Caveman dragging off a happy women in comfortable girdle

"Come out of the bone age, darling ..." the ad implores, explaining that "Warners takes the cave-man manners out of old-fashioned girdles (poke, shove, groan), removes those long front bones that dig into your midriff."

(By the way, I don't know the reason for "darling" in the headline  it could just be to sound like one gal dishin' to another, but I'm reminded of ad man David Ogilvy appending it to a headline because of research that said the word "darling" provoked high emotional reactions.")

This last ad, from the Cigar Institute of America in 1959, is sure to provoke an emotional reaction of its own:

Modern man with a cigar, cave woman at his feet

"A cigar brings out the Caveman in you," it insists, which would be enough to get the point across, but being a cigar ad, the copy inevitably adds a little innuendo, "There's a man-size feeling of power in smoking a cigar."

As our Paleolithic progenitors would say, "Ugh."

* * *

Let's note here that there's nothing in the (pre)historical record to indicate this primitive form of "wife capture" actually took place.

However, there was a literary precedent for this "caveman courtship" in turn-of-the-century fiction, though it was anything but romantic.

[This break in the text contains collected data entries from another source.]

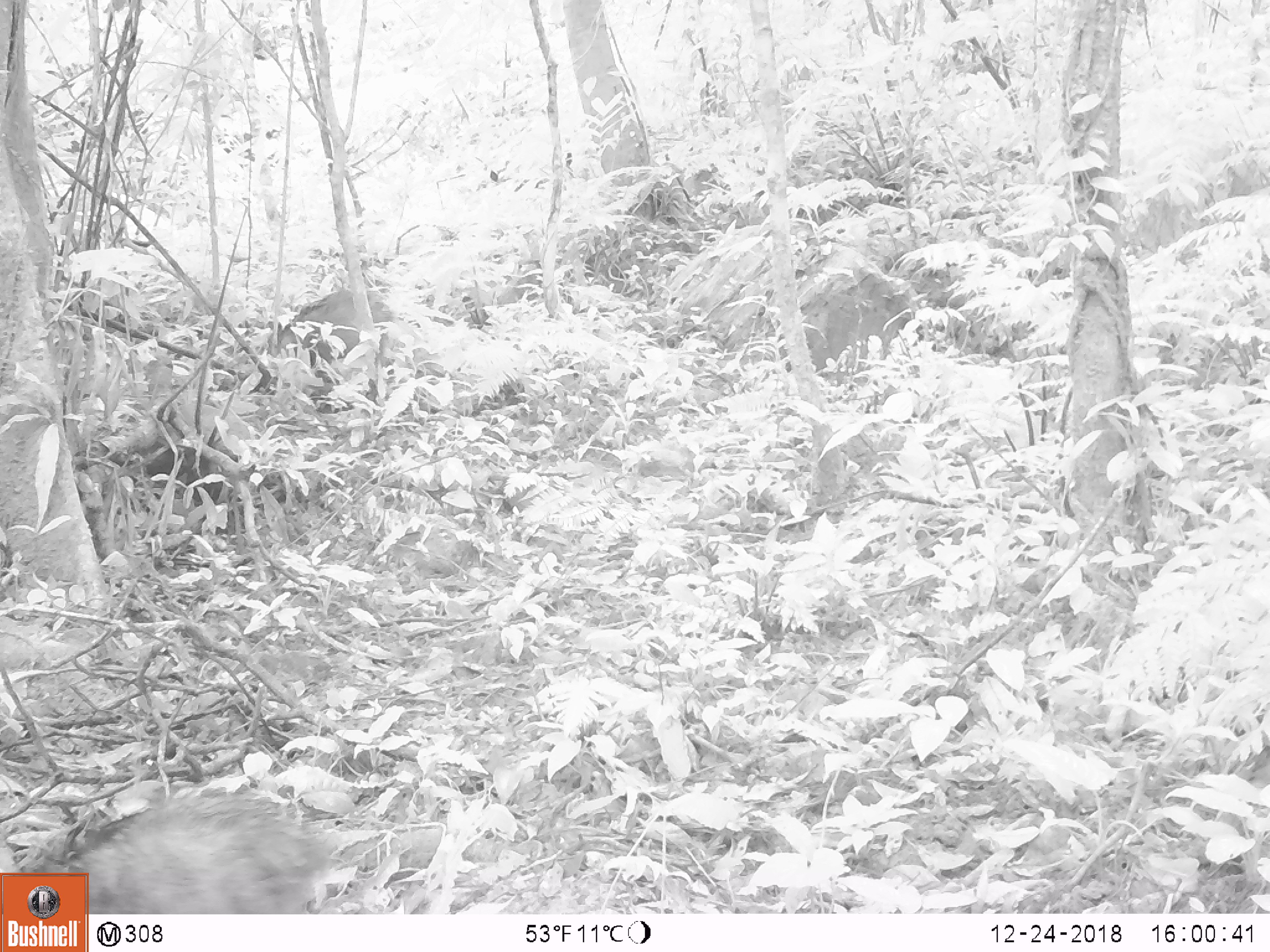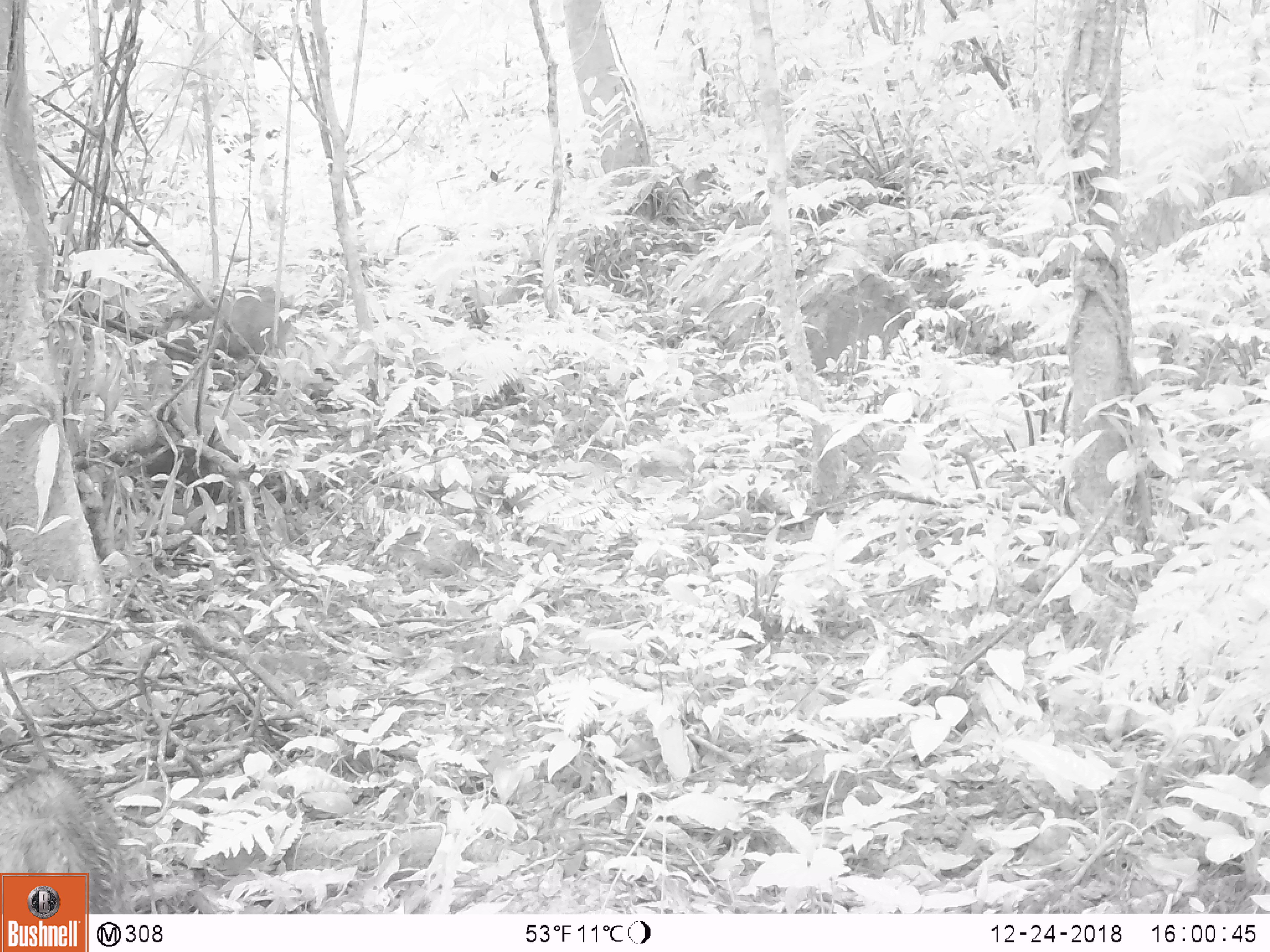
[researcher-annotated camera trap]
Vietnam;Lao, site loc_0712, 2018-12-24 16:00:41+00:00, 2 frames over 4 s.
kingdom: Animalia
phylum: Chordata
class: Mammalia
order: Artiodactyla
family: Suidae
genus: Sus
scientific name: Sus scrofa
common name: eurasian wild pig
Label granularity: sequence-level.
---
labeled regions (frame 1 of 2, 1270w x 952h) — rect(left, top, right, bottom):
eurasian wild pig: rect(37, 782, 337, 912); rect(267, 288, 394, 402)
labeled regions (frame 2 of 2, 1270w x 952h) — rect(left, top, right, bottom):
eurasian wild pig: rect(0, 763, 127, 913); rect(154, 283, 295, 396)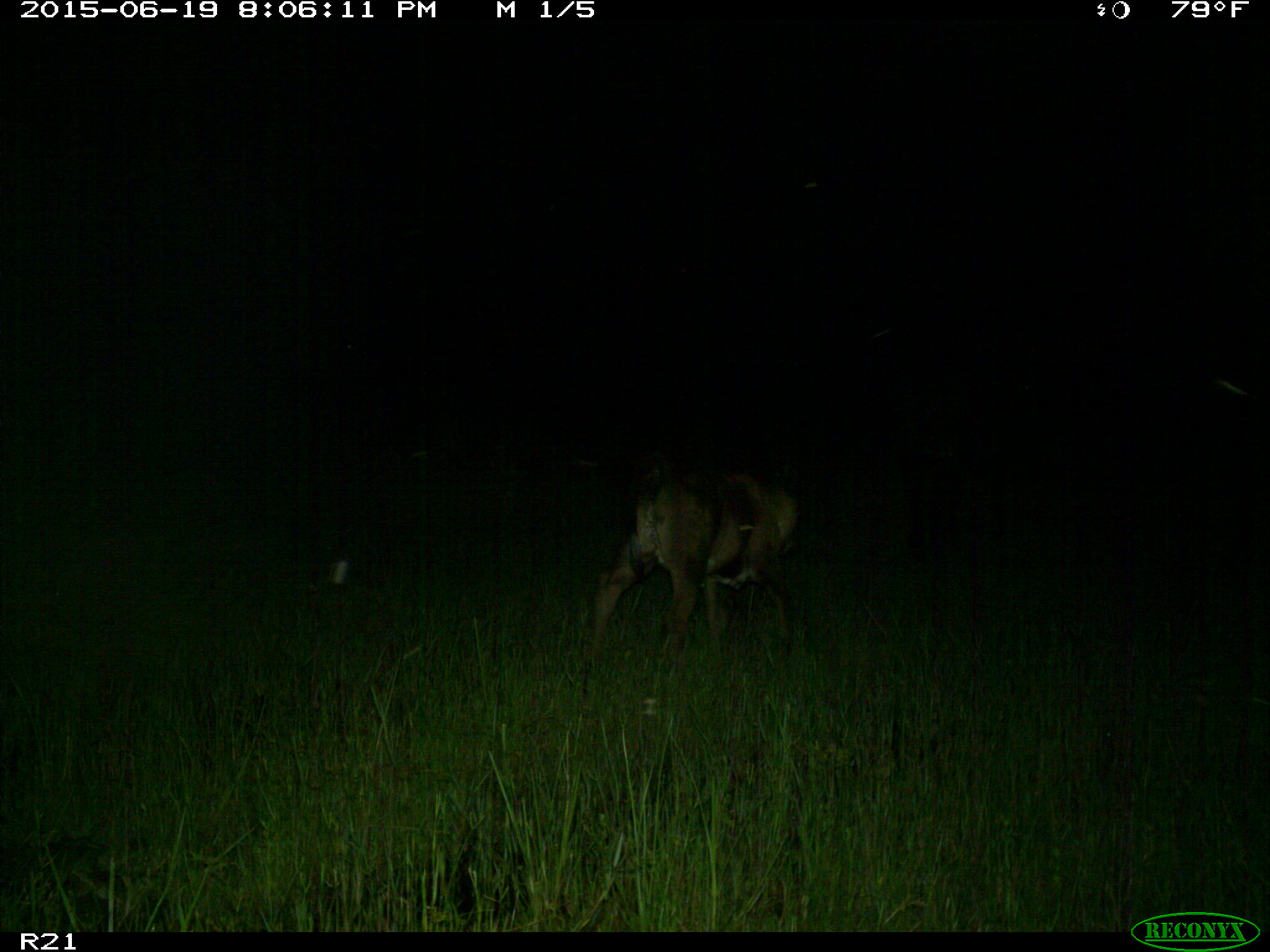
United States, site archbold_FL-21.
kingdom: Animalia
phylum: Chordata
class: Mammalia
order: Artiodactyla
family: Bovidae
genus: Bos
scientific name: Bos taurus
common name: domestic cow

By most accounts, the more comical interpretation  a caveman's club standing in for Cupid's bow-and-arrow – was popularized by the 1923 Buster Keaton film,  The Three Ages, one age of which had him competing for the hand  and hair  of a comely cavewoman:

Buster Keaton as caveman dragging off a woman

(And if she later tells him, "Not tonight, I have a headache," I think we'll understand why.)